### TEXT ###

[BlueOnyx:10785] Re: Blue Onyx 5106R Crash

Bill Hicks billhicks at netstep.net
Wed Jun 13 09:45:27 -05 2012


> Hi Bill,
>
>> 6. I log in via ssh to see if maybe it is loocked up on the update or
>> experiencing a DOS. When I get in and su to root I do a "top" to see
>> what is
>> happening and I get "Bus Error". Wow never seen that before.
>
> I'm really sorry to hear that this box is giving you grief again. :-(
>
> I have seen "Bus Error" error messages before on one of my own boxes.
> It was also a fairly old clunker only used for some development and
> testing stuff. When Linux says "Bus Error", then that points somewhere
> in the direction of the hard disk controller. It could be that the
> controller itself is busted, could be bad cabling, oxydized contacts, a
> problem with the circuit board that's screwed under the HD itself, or it
> could be something wrong with a part of the motherboard that interfaces
> with the controller.

###

### GIVEN PROBLEM
Copy the Blue Onyx crash message from "Bill Hicks billhicks" up to and including "my own boxes.".

### MATERIAL PROVIDED ###

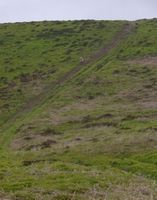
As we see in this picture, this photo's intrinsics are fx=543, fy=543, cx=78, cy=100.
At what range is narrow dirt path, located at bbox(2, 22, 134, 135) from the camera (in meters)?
55.3

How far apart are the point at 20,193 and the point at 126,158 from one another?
13.0m

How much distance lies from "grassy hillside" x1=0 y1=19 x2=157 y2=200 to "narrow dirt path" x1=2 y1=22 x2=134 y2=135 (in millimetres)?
128

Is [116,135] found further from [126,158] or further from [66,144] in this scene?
[126,158]

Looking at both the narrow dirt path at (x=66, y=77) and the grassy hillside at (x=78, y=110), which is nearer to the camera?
the grassy hillside at (x=78, y=110)

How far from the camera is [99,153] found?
109 feet

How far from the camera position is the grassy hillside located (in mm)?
21344

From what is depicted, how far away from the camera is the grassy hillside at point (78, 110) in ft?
70.0

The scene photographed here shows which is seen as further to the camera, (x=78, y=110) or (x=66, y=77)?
(x=66, y=77)

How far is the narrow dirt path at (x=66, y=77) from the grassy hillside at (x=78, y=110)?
0.13 metres

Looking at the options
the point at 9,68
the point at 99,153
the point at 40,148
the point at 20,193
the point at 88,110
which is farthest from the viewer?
the point at 9,68

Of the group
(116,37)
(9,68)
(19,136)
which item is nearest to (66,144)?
(19,136)

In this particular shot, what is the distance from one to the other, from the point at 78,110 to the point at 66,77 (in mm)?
16172

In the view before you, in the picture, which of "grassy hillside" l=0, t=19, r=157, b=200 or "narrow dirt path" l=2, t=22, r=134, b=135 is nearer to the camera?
"grassy hillside" l=0, t=19, r=157, b=200

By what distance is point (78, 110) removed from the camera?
51.4 metres
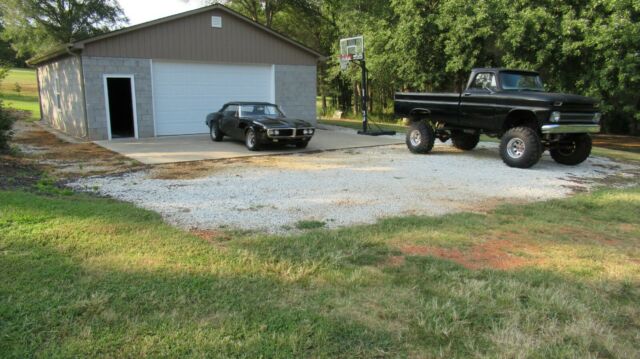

###

### TASK RESPONSE
Bill Hicks billhicks at netstep.net
Wed Jun 13 09:45:27 -05 2012


> Hi Bill,
>
>> 6. I log in via ssh to see if maybe it is loocked up on the update or
>> experiencing a DOS. When I get in and su to root I do a "top" to see
>> what is
>> happening and I get "Bus Error". Wow never seen that before.
>
> I'm really sorry to hear that this box is giving you grief again. :-(
>
> I have seen "Bus Error" error messages before on one of my own boxes.